Лошаденки засеменили по плохонькому дощатому мостику, повернули налево и остановились между какой-то соломенной кочкой и обгорелой неаккуратной печью. Так неужели этот расхристанный взгорок и есть его двор, неужели это земля его детства, его счастья и горя? Неужели эти обломанные пеньки были когда-то садом и цветом? Как сгорбилось, одичало и уменьшилось все вокруг. А мать же дома? И пока Марко хватался и забывал за мыслями о своих костылях, Федько уже соскочил с саней, выстручился и, как взрослый, протянул загрубелую, потрескавшуюся руку:
— Поздравляю вас, Марко Трофимович, с благополучным приездом в родительский дом, хотя его, говорил же ж тот, уже и нет. Но лесничество у нас понемногу выписывает людям дерево, вот и собьете себе какую-нибудь хавиру, а дальше видно будет. Если не так вез, то уж простите, лучше на этих рысаках, не сумливайтесь, никак не мог: и они голодные, как и люди.
— Спасибо, Федя, спасибо, сынок, — растроганно ответил, вжимая костыли в снег. — Ты же никуда не уходи, поужинаешь с нами. Слышишь?
— Отведу лошаденки и загляну. Вот и двери в вашу землянку. Помочь?
— Я сам.
— Тогда я вещи снесу.
— Сноси, — не думая ни о каких вещах, ответил, лишь бы ответить.
— Хорошо же пригибайтесь, чтобы, говорил же ж тот, лоб не подковали.
Паренек стоял возле ступенек, готовый, когда надо будет, помочь мужчине, которого сейчас горячо волновали воспоминания, радость и тревога… Неужели из-под самого края смерти ты добрался, доковылял до тех дверей, за которыми тебя ждет твоя единственная, которой ты даже не писал после последнего ранения: сначала не знал выживешь ли, а когда начал выздоравливать, решил, что тебя уже раз похоронили, то не хуже ли будет матери, если с тобой что-то случится на фронте и она вторично будет хоронить тебя?..
Ветер птицей взлетел на подвижное покрытие землянки, вытряс из соломы несколько певучих, с крошками льда капель, и сердце Марка сейчас под бременем воспоминаний и мыслей тоже ледяным комом падало вниз.
«Хоть бы воротник расстегнуть», — потянулся рукой к шее, но сразу забыл, что должен был делать.
Сколько раз из передовых и госпиталей его встревоженное сердце рвалось домой, а теперь, когда он стоял перед своим новым печальным жилищем, оно готово было вот-вот остановиться. Гляди, еще и лопнет, как мяч, и никто не узнает: от радости или от жалости.
Костыли вслепую, неуверенно прощупывают землю, давят хрупкую наморозь и вязнут в полуоттаявших ступенях.
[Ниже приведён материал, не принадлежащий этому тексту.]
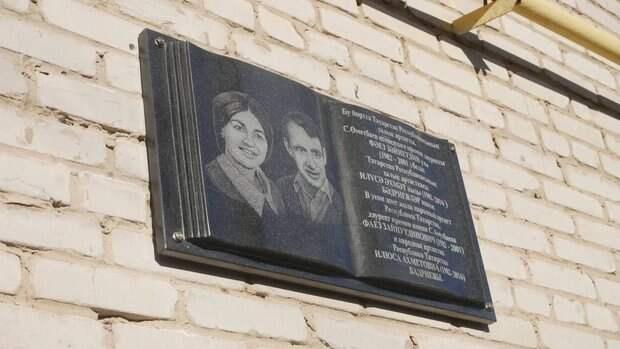 В Мензелинске открыли мемориальные доски в честь артистов театра им. Сабира Амутбаева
Вот он раненной ногой касается небольшой одинарной двери, сквозь щели которой струится тепло. Марко ощупью находит запотевшую щеколду, толкает ее кулаком и, пригибая голову, вваливается в жилье каменного века. Что-то маленькое, живое бросается под ноги, и вдруг словно издалека-издалека отзывается до боли знакомый голос матери:
— Не выпустите мне зайчонка.
«Какой зайчонок?» — удивляясь, не может понять мужчина. Из тускло-золотистого туманного света жилища к нему приближается красивая фигура матери, и Марко еще не верит, что это она. Мать как раз сидит за прялкой — пальцами выводит, а губами выравнивает свою бесконечную нить. Одна нога матери обута в чуню, а вторая, что крутит колесо прялки, босая. Это сразу напомнило детство, когда мать всю зиму пряла и людям, и себе, и всегда она крутила колесо только босой ногой.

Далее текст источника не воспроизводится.